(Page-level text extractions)
BEGIN
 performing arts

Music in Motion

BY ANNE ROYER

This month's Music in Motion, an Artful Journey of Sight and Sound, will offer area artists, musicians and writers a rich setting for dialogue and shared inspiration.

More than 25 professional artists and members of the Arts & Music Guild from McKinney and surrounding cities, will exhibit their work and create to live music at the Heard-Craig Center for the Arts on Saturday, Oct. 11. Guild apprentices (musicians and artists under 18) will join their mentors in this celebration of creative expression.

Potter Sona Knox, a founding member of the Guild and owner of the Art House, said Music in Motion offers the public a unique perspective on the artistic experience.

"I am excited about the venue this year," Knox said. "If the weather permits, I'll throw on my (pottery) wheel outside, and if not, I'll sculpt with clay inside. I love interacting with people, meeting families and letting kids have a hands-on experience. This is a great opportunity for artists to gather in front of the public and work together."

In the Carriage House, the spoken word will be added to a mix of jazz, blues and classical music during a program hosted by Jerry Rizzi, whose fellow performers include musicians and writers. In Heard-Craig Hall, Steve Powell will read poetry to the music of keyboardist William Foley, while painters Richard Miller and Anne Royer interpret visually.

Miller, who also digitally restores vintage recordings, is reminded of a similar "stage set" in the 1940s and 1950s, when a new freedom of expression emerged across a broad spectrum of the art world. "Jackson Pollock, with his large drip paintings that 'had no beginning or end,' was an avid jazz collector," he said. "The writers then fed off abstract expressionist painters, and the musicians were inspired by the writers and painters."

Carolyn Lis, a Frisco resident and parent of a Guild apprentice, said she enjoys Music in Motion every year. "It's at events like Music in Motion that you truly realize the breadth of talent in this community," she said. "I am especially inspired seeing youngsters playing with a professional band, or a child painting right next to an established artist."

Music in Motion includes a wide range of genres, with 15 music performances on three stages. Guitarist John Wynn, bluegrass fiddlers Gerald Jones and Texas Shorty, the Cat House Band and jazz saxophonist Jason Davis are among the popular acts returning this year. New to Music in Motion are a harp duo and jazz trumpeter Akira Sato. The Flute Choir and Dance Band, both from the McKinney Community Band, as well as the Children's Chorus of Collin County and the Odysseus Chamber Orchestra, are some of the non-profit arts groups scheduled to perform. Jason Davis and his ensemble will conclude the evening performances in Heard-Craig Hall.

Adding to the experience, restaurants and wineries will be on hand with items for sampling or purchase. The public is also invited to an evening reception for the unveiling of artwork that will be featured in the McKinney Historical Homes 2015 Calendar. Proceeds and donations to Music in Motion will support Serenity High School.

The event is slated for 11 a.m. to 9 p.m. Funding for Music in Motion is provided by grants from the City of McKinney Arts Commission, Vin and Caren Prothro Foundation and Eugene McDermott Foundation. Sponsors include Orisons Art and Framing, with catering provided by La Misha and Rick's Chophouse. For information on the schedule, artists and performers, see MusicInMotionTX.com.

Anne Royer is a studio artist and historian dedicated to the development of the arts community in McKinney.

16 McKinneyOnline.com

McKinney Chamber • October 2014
END
GOAL OF THE EXERCISE —
Reproduce each line of the entries above from the one containing "16 McKinneyOnline.com" through the last, exactly, and no other line.

ANSWER TO THE EXERCISE —
16 McKinneyOnline.com

McKinney Chamber • October 2014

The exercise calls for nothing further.